Greg_T_ · ‎02-03-2016

I'll contribute my two cents. Our software reads large finite element analysis (FEA) result files, usually 1 GB to 10 GB, for several different FEA solvers and file formats. Using Intel Fortran XE2016 the large file reading runs very quickly, so I think it would be worth investigating further and not just reverting to XE2015.

Regards,
Greg

SHUTAO_L_ · ‎02-03-2016

Thanks for your effects. I am too busy recently. Now, I have prepared the codes for your test. The test program together with the file libifcoremd.dll in Intel Fortran 2013 runs about 48 seconds. But if it runs with the file libifcoremd.dll in Intel Fortran 2016, it will cost 132 seconds. It is more than 2 times. Please make sure that the test program runs with the different dll file. Attached please find the source codes and run time compare on my machine. Hope you can find the reason and fix it.

Steven_L_Intel1 · ‎02-03-2016

Thanks for providing a test program. It isn't doing what we thought.

I can see the difference, but I am having difficulty identifying what the key is.
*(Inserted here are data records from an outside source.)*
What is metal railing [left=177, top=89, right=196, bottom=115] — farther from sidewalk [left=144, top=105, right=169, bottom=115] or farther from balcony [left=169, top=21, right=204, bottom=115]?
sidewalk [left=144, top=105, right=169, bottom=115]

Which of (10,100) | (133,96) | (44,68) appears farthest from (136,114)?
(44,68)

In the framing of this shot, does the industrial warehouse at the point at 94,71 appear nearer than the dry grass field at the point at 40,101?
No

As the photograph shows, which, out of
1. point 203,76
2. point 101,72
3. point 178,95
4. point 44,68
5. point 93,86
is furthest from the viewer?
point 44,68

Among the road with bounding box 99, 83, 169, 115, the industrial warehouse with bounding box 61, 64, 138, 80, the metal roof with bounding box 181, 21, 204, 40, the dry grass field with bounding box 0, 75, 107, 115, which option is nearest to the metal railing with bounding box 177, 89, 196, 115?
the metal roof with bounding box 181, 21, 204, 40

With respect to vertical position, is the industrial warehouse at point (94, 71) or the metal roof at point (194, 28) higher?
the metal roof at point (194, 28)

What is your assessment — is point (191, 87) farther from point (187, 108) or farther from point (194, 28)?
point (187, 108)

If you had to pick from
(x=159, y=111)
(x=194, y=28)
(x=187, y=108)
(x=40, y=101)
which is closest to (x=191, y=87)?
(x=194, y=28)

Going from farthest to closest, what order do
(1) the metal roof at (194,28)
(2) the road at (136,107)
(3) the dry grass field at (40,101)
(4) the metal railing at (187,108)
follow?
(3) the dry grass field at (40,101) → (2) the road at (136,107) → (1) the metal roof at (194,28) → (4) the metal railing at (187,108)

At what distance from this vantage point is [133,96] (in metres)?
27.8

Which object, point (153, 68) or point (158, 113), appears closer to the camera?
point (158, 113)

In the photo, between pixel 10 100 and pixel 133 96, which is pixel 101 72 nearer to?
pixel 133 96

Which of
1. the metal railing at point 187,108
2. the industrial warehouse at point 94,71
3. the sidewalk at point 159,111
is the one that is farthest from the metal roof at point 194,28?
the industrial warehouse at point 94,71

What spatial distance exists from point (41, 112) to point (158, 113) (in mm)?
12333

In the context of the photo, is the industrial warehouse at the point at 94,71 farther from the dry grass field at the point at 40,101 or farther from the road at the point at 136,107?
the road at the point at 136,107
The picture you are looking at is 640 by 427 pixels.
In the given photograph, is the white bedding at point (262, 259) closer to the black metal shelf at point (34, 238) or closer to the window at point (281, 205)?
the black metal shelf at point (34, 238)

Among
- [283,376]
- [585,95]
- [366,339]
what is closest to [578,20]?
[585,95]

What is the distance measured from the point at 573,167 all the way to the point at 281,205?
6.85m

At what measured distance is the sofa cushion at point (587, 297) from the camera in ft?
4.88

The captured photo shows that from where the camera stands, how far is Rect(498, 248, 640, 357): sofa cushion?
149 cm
In one environment if I set /reentrancy:none, which tells the I/O library to not worry about being thread-safe, the 15.0 speed returns, but if I do this in Visual Studio it has no effect. It is an unusual program that does quite this much I/O and nothing else. On my several-year-old system I see times of 25 and 50 seconds. Even 50 seconds to process ten million records doesn't seem unreasonable.
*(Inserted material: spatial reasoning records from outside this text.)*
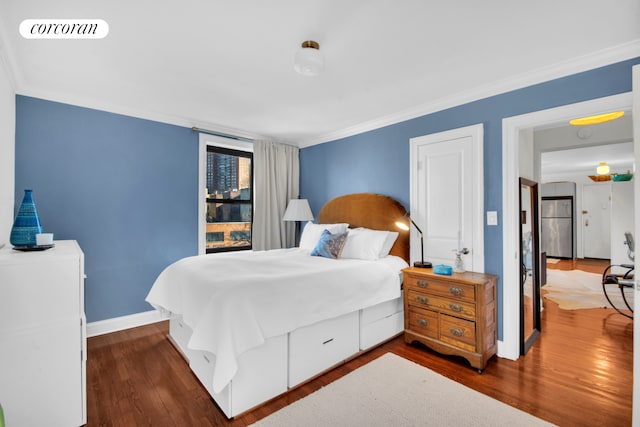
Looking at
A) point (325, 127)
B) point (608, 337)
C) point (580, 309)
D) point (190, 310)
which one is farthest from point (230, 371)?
point (580, 309)

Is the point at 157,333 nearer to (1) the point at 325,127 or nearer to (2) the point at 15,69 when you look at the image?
(2) the point at 15,69

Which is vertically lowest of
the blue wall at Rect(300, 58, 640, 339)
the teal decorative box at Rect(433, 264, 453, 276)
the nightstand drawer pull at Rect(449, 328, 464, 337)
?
the nightstand drawer pull at Rect(449, 328, 464, 337)

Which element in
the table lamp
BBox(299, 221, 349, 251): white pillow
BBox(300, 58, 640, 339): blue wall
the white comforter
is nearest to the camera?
the white comforter

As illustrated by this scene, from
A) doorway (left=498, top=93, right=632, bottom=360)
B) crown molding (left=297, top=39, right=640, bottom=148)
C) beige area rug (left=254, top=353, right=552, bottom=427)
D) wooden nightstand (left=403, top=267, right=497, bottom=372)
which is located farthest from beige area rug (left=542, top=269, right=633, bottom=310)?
crown molding (left=297, top=39, right=640, bottom=148)

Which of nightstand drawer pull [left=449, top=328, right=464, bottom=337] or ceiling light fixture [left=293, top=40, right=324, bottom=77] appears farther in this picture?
nightstand drawer pull [left=449, top=328, right=464, bottom=337]

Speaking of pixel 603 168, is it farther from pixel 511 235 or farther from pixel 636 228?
pixel 636 228

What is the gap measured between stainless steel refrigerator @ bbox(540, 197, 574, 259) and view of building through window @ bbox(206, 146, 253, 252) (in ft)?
27.0

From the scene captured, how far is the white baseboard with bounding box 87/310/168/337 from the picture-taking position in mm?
3109

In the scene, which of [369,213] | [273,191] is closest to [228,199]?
[273,191]

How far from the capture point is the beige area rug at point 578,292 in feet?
13.3

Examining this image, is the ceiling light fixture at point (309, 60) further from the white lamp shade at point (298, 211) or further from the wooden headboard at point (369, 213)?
the white lamp shade at point (298, 211)

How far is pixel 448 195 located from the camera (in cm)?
303

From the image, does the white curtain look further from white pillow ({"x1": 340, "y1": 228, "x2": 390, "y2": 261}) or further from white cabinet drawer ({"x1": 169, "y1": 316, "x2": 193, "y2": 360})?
white cabinet drawer ({"x1": 169, "y1": 316, "x2": 193, "y2": 360})

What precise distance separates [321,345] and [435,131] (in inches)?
96.1
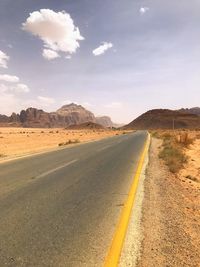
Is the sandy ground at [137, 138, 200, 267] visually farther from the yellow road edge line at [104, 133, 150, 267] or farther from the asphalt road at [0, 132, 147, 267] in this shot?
the asphalt road at [0, 132, 147, 267]

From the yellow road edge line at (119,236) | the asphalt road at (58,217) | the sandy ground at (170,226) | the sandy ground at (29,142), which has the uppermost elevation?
the asphalt road at (58,217)

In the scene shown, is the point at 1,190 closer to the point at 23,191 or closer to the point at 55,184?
the point at 23,191

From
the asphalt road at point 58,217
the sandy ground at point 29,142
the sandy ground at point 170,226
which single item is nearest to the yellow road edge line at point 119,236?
the asphalt road at point 58,217

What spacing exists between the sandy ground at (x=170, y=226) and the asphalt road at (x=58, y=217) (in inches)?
24.0

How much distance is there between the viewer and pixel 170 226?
5.59 m

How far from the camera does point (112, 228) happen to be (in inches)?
211

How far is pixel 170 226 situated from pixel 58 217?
2043 millimetres

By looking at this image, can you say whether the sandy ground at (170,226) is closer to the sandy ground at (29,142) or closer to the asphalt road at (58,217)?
the asphalt road at (58,217)

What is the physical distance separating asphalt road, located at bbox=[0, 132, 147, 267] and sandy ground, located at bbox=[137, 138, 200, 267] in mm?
610

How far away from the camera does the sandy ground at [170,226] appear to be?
4238 mm

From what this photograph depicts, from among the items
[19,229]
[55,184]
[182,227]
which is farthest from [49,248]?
[55,184]

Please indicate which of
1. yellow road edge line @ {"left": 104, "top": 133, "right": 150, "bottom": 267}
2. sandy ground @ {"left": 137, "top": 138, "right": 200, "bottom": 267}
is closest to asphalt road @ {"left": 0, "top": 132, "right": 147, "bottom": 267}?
yellow road edge line @ {"left": 104, "top": 133, "right": 150, "bottom": 267}

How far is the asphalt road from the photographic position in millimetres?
4152

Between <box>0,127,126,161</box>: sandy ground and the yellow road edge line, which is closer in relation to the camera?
the yellow road edge line
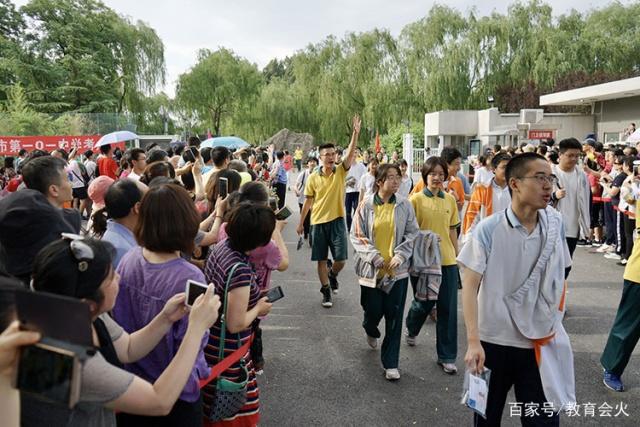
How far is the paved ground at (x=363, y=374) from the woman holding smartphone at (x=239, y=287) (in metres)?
1.09

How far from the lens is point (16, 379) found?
107 centimetres

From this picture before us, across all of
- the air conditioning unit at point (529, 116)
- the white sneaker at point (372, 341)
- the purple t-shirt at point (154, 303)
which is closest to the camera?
the purple t-shirt at point (154, 303)

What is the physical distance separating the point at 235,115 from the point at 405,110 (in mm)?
12169

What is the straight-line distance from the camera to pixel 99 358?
145 centimetres

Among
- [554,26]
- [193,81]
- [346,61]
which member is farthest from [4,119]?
[554,26]

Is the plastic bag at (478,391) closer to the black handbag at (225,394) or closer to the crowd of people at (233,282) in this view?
the crowd of people at (233,282)

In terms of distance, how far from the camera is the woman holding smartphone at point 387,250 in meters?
4.02

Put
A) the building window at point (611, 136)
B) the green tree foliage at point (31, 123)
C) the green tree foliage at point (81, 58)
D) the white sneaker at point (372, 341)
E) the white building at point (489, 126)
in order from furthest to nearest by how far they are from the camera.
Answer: the green tree foliage at point (81, 58) < the white building at point (489, 126) < the green tree foliage at point (31, 123) < the building window at point (611, 136) < the white sneaker at point (372, 341)

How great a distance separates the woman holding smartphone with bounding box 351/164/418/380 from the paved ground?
30cm

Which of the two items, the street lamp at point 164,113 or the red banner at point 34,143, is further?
the street lamp at point 164,113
I will ask the developers if they can figure out what changed - I do know that we have had issues with thread-safety and maybe the fixes for that resulted in more "locking" of data structures. I was able to bring the time down considerably by reading 10 cards at a time from the file into an array of "cards" and then reading the data from each array element, but that may not be a technique you can use. Any particular reason you're using the character variable as an intermediate step? Why not just read from the file directly? If you replace the read into CARD with:

READ(NDAT,'(8E10.0)',err=960,end=9000)(stress_ele(J),J=1,8)

It goes twice as fast.

mecej4 · ‎02-03-2016

Steve Lionel (Intel) wrote:

Any particular reason you're using the character variable as an intermediate step? Why not just read from the file directly? If you replace the read into CARD with:

READ(NDAT,'(8E10.0)',err=960,end=9000)(stress_ele(J),J=1,8)

It goes twice as fast.

Shutao L said in #9 that some of the data lines start with '$' and contain comments.

SHUTAO_L_ · ‎02-04-2016

Steve Lionel (Intel) wrote:

Thanks for providing a test program. It isn't doing what we thought.
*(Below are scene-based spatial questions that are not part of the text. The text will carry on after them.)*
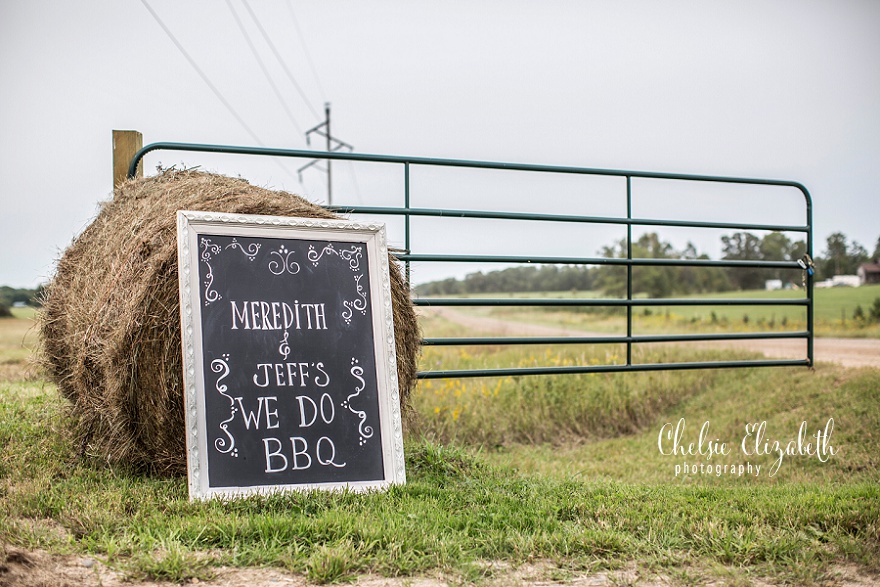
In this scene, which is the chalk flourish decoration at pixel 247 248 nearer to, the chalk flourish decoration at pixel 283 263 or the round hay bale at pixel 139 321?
the chalk flourish decoration at pixel 283 263

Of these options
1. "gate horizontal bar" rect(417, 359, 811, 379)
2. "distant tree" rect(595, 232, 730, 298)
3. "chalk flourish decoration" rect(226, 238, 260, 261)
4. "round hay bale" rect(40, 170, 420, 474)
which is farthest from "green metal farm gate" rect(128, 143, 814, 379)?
"distant tree" rect(595, 232, 730, 298)

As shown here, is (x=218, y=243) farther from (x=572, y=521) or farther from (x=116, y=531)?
(x=572, y=521)

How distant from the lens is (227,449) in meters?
2.83

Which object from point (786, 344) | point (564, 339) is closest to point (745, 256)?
point (786, 344)

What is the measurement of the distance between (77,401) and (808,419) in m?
5.02

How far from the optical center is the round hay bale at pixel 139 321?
2984 mm

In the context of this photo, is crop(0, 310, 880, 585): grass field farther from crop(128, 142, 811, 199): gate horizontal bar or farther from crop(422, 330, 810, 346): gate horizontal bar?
crop(128, 142, 811, 199): gate horizontal bar

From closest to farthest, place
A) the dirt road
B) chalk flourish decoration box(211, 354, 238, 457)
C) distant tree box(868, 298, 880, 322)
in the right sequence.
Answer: chalk flourish decoration box(211, 354, 238, 457) → the dirt road → distant tree box(868, 298, 880, 322)

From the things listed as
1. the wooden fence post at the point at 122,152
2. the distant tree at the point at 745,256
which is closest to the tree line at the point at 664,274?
the distant tree at the point at 745,256

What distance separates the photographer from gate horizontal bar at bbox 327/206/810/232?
4.45m

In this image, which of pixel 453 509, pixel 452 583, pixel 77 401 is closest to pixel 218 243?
pixel 77 401

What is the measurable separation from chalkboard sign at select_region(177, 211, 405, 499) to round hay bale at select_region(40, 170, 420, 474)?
158 millimetres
I can see the difference, but I am having difficulty identifying what the key is. In one environment if I set /reentrancy:none, which tells the I/O library to not worry about being thread-safe, the 15.0 speed returns, but if I do this in Visual Studio it has no effect. It is an unusual program that does quite this much I/O and nothing else. On my several-year-old system I see times of 25 and 50 seconds. Even 50 seconds to process ten million records doesn't seem unreasonable.

/quote]

I wonder why it is so faster on your machine. Have you used the different compile options? The followings are the compile options I used:

/nologo /O2 /Ob0 /assume:buffered_io /assume:nocc_omp /f77rtl /Qsave /module:"x64\Release\\" /object:"x64\Release\\" /libs:dll /threads /c

and:

/OUT:"x64\Release\TestIntelIO2008.exe" /INCREMENTAL:NO /NOLOGO /MANIFEST /MANIFESTFILE:"D:\dir_codes\TestIntelIO\TestIntelIO\x64\Release\TestIntelIO2008.exe.intermediate.manifest" /MANIFESTUAC:"level='asInvoker' uiAccess='false'" /SUBSYSTEM:CONSOLE /LARGEADDRESSAWARE /IMPLIB:"D:\dir_codes\TestIntelIO\TestIntelIO\x64\Release\TestIntelIO2008.lib"

Steven_L_Intel1 · ‎02-04-2016

I didn't play with anything more than /reentrancy. (and added /libs:dll /threads). Everything else was default. I may have a faster system overall than you (though my system is really quite old - a Nehalem-generation processor and no SSD.)